Monday, 23 June 2014


Long hailed as a wonder spice, there are now more than 5,600 peer reviewed clinical studies showing that the active ingredient, curcumin, possesses anti-inflammatory, antiviral, anti-degenerative, immune boosting, and anti-aging properties.  It has been shown to influence the expression of over 700 genes. It is one of the most widely studied phytochemicals in science and has long been a staple of traditional medicine systems.  It can bee used fresh or dried, is widely available and can be easily added to many dishes.  Some even enjoy it grated into yoghurt.
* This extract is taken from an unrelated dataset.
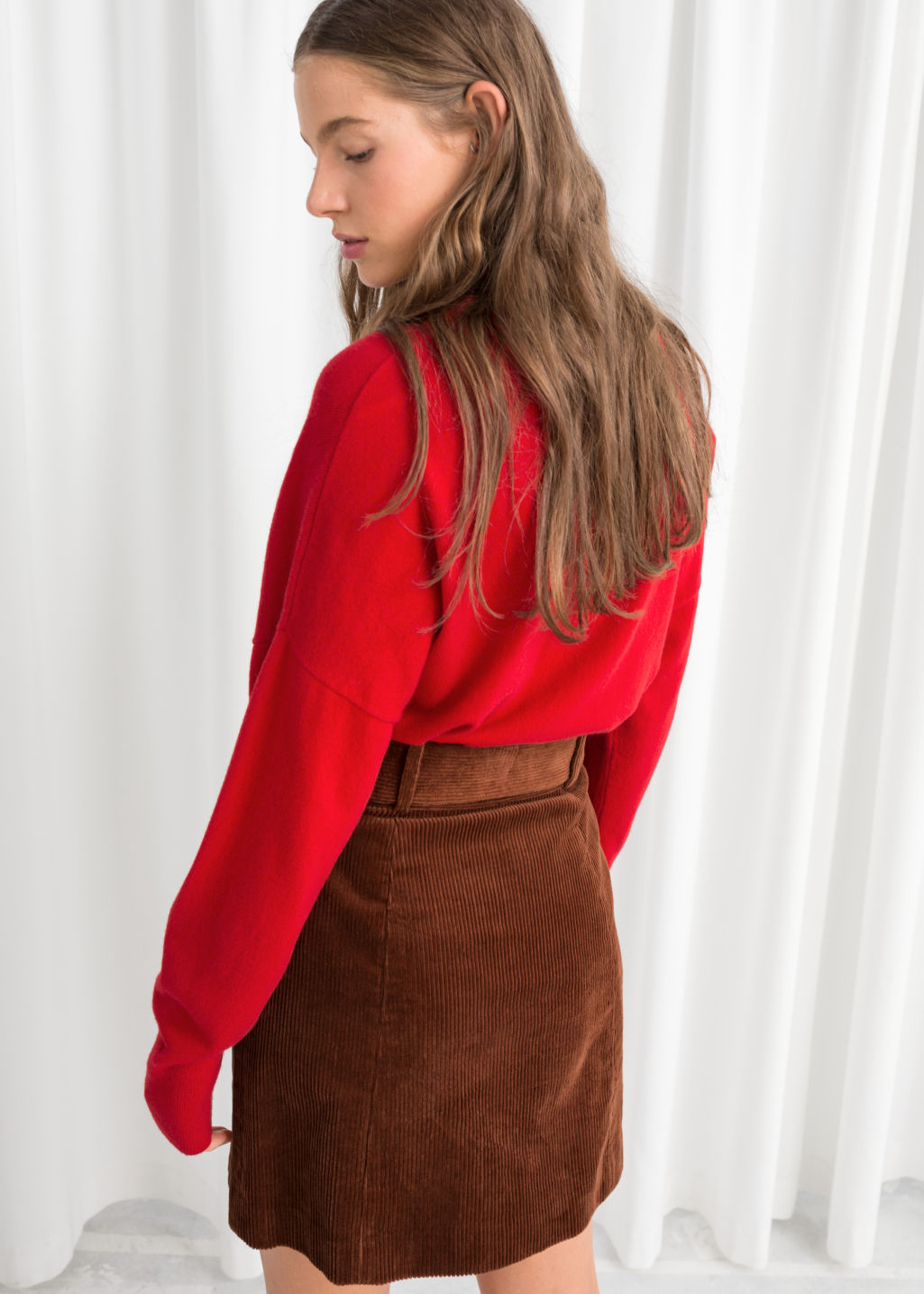 Model back image of Stories cashmere sweater in red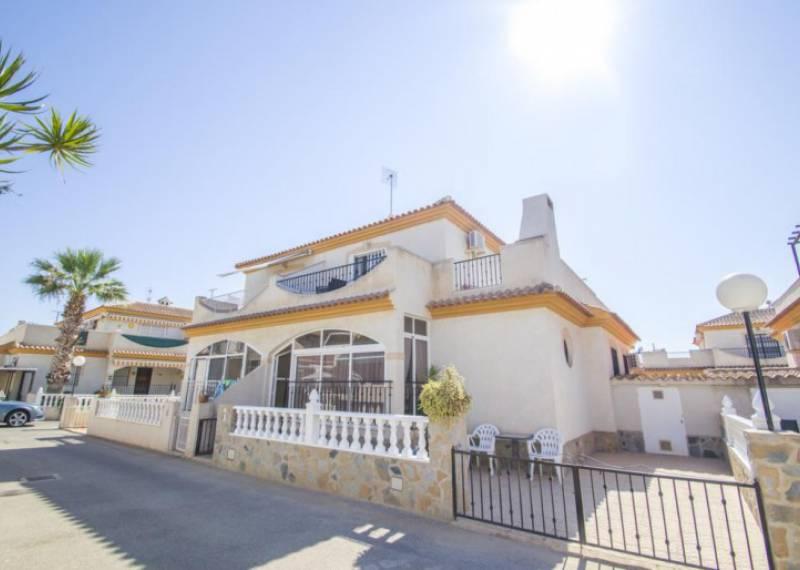 For sale: 2 bedroom bungalow in Playa Flamenca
For those of you near a Planet Organic, they now stock fresh turmeric.

Barbecue Summer

Whether or not the met office promises us a barbecue summer, many of us use these months to enjoy grilled meat.  If you have heard of hazards associated with grilling meat at high temperatures, you might have come across Advanced Glycation End products (AGE) and Polycyclic Aromatic Hydrocarbons (PAH's).  A bit of a mouthful, but essentially these compounds occur when we grill at high temperatures, particularly when meat or fish forms a crust on the outside.   These compounds have been associated with cancer, heart disease, and diabetes, so it is important to know how to avoid them.  Fortunately, marinating meat prior to cooking has been shown to reduce these compounds by up to 97% as well as rendering food easier to cook and far more delicious.  The most effective marinades are citrus fruits such as lemon or lime.  Combine this with aromatic herbs and spices such as rosemary, oregano, marjoram, turmeric, ginger, cloves, cinnamon, or cumin. The longer you marinate the better, but even ten minutes makes a significant difference.  Accompany your meal with onions, garlic, and a salad containing apple cider vinegar in the dressing.  If you finish your meal with a fruit salad containing berries you have little to fear from AGE compounds and PAH's.  Enjoy.